None of them would have been elected if they did. It was the Depression. Roosevelt was going to win by a landslide. They won what conservative sentiment was out there and there wasn't much of it.
Phyllis Schlafly had the idea that a more conservative candidate could have beaten FDR or Truman, but her man, Barry Goldwater, did almost as poorly as Landon and considerably worse than Willkie or Dewey in the popular vote, and that against a much less popular opponent than Roosevelt.
But you do slander Hoover, who articulated about conservative a vision for America as anyone after he left office. He could form and express such a view when circumstances commanded it. It didn't win over most Americans even then, but he wasn't lacking in intelligence and showed great commitment to conservative principles in his later years.
And they all lost to the second worst communist president the USA ever had.

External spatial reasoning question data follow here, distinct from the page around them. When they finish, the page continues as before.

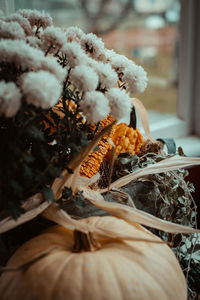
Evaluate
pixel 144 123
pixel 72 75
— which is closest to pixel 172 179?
pixel 144 123

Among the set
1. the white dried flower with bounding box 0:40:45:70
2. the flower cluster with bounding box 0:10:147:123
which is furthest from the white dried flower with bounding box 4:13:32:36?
the white dried flower with bounding box 0:40:45:70

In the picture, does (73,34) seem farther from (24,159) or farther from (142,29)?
(142,29)

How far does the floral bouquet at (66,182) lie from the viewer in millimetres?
513

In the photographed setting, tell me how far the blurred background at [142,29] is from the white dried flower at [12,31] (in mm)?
1370

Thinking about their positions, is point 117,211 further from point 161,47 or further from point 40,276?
point 161,47

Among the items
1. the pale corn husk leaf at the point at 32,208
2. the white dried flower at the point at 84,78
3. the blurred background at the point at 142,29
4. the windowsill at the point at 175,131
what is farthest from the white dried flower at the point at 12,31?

You either are a communist or you aren't. Roosevelt (and whoever the other president you're talking about is) had their faults, but they weren't communists or Marxists. I don't disagree with what I think you're trying to say, but surely there's a better way of phrasing your thought than this, especially after what happened yesterday.
Hoover's entire adult life, up through his presidency, was that of a liberal progressive, big government, globalist, command and control, anti-freedom, Republicrat; endeared to both the liberal Democrats, i.e. Wilson, and the east coast liberal Republican swine.
Like the RINOs of today, Hoover wanted to pretend that the "labor" part of the "land, labor, and capital" as in the means to production in a free market economy, should be free, or at least dirt cheap. As we can clearly see now, the "free and cheap labor" plot is a death knell to a functioning, sustainable economy. The theft of citizens' labor, along with corruption in every other corner of society, eventually leads to massive loss of returns on capital and land as well. The measuring stick for our current such fiasco is a whopping $15 Trillion national debt.
Absent corruption and manipulation, there is a market price for labor of all types, driven by supply and demand, just as Adam Smith described for all goods, services, and resources.
Absent corruption and manipulation, there are national boundaries, within which free market principles can work to their greatest potential. International trade by such a free market nation should be negotiated nation to nation, to the benefit of both nations, not to the benefit of a few corrupt people and to the detriment of the majority of citizens. Adam Smith's book is short-titled "The Wealth of Nations", not "The Wealth of a Few Globalist Commie Crooks".